*Consegna:*
Stabilisci se le affermazioni 1., 2. e 3. concordano con il testo sulla Pasqua riportato sotto. Per ciascuna rispondi sì o no e cita alla lettera le parole del testo che decidono la risposta.

1. Secondo il testo, ogni età ha una sua bellezza particolare.
2. Il testo attribuisce a Guardini l'immagine delle «tombe sigillate».
3. Secondo il testo, la Pasqua del Signore ci fa tornare in Galilea.

*Testo fornito:*
Ogni età, ci ricorda Guardini, ha la sua bellezza singolare, che va colta e realizzata: è il segreto di una vita eticamente compiuta, affrancata dall’ansia per il tempo che scorre.
Veramente i nostri giorni sembra vogliano fermare il tempo, trovare ogni escamotage per una perenne giovinezza. Eppure, come qualcuno ha scritto: «Invecchiare sarà anche difficile, ma non crescere mai potrebbe rivelarsi una discreta anteprima dell’inferno»
La grande solennità della Pasqua riversa sul mondo e sulla storia l’abbondanza dell’amore di Cristo Signore a cui attingere per vivere la vita. È l’amore di qualcuno che ci permette di crescere. Solo un Altro accanto a noi ci può far uscire da quel ripiegamento antico che allontanò la creatura dal suo Creatore e rimetterla in cammino, un cammino di ritorno, dunque di conversione. 

Dio onnipotente ed eterno,  
ammirabile in tutte le opere del tuo amore,  
illumina i figli da te redenti  
perché comprendano che, se fu grande all’inizio  
la creazione del mondo,  
ben più grande, nella pienezza dei tempi,  
fu l’opera della nostra redenzione,  
nel sacrificio pasquale di Cristo Signore.

Quel ripiegamento antico che ci costringe a vivere come sepolti vivi nelle nostre paure, angosce e sconfitte. Una sorta di «tombe sigillate», come ci fa notare il Papa. Quell’atteggiamento che ci porta spesso a dire e a pensare, come continua il santo Padre, in termini di «“non c’è più niente da fare”, “le cose non cambieranno mai”, “meglio vivere alla giornata” perché “del domani non c’è certezza”».

Invece la Pasqua del Signore, ogni anno, «ci riporta al nostro passato di grazia, ci fa riandare in Galilea, là dov’è iniziata la nostra storia d’amore con Gesù.

*Blocco dati:*

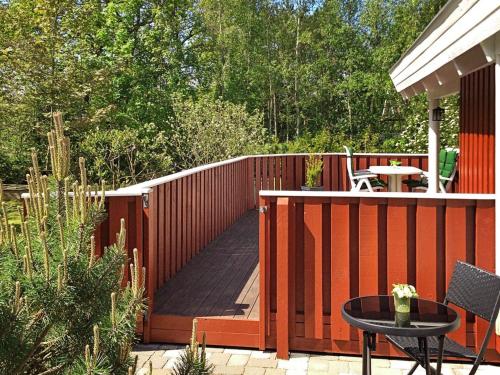 a wooden deck with a table and a patio at 6 person holiday home in Hadsund in Øster Hurup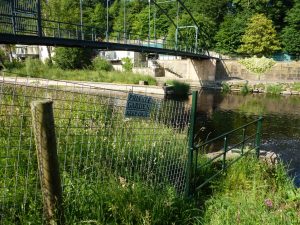 This fence marks the upper fishing limit of the Bingley Angling Club stretch of the River Wharfe at Wray Wood, Boston Spa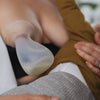 mum holding and breastfeeding son while using the Pumpd silicone breast pump to collect breast milk let down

*Risposta:*
1. Sì: «Ogni età, ci ricorda Guardini, ha la sua bellezza singolare».
2. No: «Una sorta di «tombe sigillate», come ci fa notare il Papa».
3. Sì: «ci fa riandare in Galilea».